After the month-end cabinet meeting to discuss the future of the talks, the chief minister said: ‘‘Laying down of arms will be top of the agenda during the second round.’’ The next day, the Naxals had a clear answer: ‘‘No.’’

‘‘There are more urgent issues to discuss. The government has to show that they are taking action on the points they have discussed like land reforms,’’ says Varavara Rao, the PWG’s emissary, sitting in his spartan flat east of Hyderabad’s Charminar.

RAO moved to Mumbai for four months till January to help successfully organise Mumbai Resistance (MR) 2004, across the road from the World Social Forum in Goregaon. With spooks lurking in the shadows, MR participants argued that talk of social justice is fine, but let’s bring about change with the gun.

‘‘For the first time, the party in power did not take up issues of the rival political party, but that which is boycotting the elections. They have said Naxal agenda is our agenda. The referendum has been against Chandrababu Naidu’s World Bank model of development, against viewing Naxals as a law-and-order issue to be finished with encounter killings.’’

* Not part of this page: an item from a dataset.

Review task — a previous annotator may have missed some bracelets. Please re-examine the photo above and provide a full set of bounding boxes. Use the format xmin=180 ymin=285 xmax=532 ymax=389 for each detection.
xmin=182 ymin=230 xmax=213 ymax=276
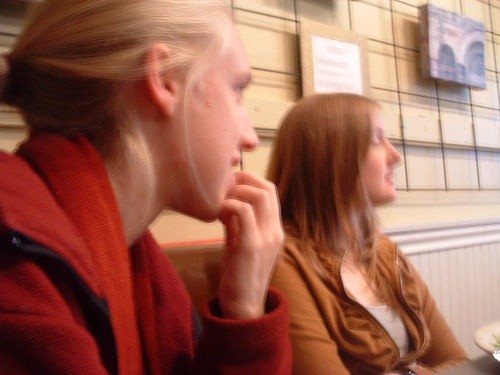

Rao is referring to the Greyhounds when he talks encounter killings. Reddy has got the state police to pull out the 3,000-strong batallion of silent, lean Greyhounds from the Naxal-infested districts, bring the anti-terrorist squad back to Hyderabad.

Not far from Rao’s house, their latest assignment is to curb a communal riot with new fibreglass lathis.

THE united Naxals are now thinking of setting up a permanent office in Hyderbabad. The poet smiles as he watches his year and a half old granddaughter play. He named her Aman (Peace), after America attacked Iraq.